Separation anxiety is often caused by the fear of the unknown. The first few weeks of a Montessori preschool are always a time of adjustment, not only for the child, but also, for the parents and teachers. Saying “Good-Bye” to your child can be heart wrenching for both of you. Children tend to feed off our anxieties. Try your best to be strong and positive. Montessori teachers and parents have come together to help us “New” Montessori parents out there with a few tips to help ease the transition into preschool for you and your child.

  • Make Your Good-Bye’s Prompt and Positive: As a parent, the best thing you can do is give your child a kiss and hug, say “I Love You” and assure them you will be back to pick them up.
  • Have a Good-Bye Routine: You should try to have a steady routine in the morning.
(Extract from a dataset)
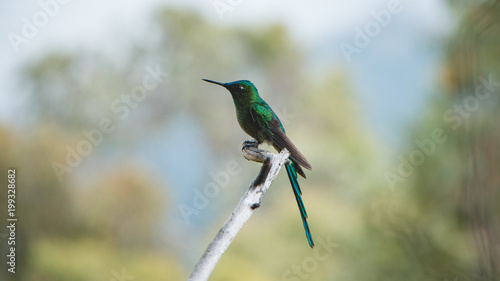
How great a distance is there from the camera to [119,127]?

Montessori parents who establish a consistent goodbye routine usually have better luck with successful goodbyes.
  • Make a “Comfort Bag”: A comfort bag consists of a few items from home that will remind your child of home and will offer comfort during anxious times. Some items to include would be family photos, a favorite book, a stuffed animal, a favorite small blanket, etc.
  • Trust Your Child’s Teacher: Montessori Preschool teachers have made it their priority and profession to teach. They love children and have a special place in their heart along with extensive training to help ease your child into the new classroom, as well as creative strategies specifically designed to help children with separation anxiety. It is very important to communicate with your child’s teacher. You can always ask your child’s Montessori teacher to step in to help with goodbye’s when you give them a sign that you are ready to go.
  • Acknowledge Your Child’s Feelings: It is so very important to understand and acknowledge your child’s feelings. Let them know that it’s okay to be sad when you leave but remind them they will have a GREAT DAY and you will be back soon to hear all about the fun things they did. Learning to cope with sadness is an important learning process for your child.
  • Always Be on Time (My personal favorite): Children tend to become more anxious when being rushed. Giving yourself extra time in the morning will put you, in a calmer state of mind as well as allow your child the ability to mentally establish a routine without chaos, and lessen the chances of separation anxiety. It is also so important to set a pick up time and stick to it. If you are late, it can cause your child even more anxiety which can make the days to come more difficult.

Separation anxiety is a phase, and though it may be the most difficult thing you and your child have to go through, it is perfectly normal and this too shall pass. Good Luck Parents! Try to get a good night’s sleep, because when you pick your child up they will be talking to you all night long about how much they loved their day at their New Montessori Preschool.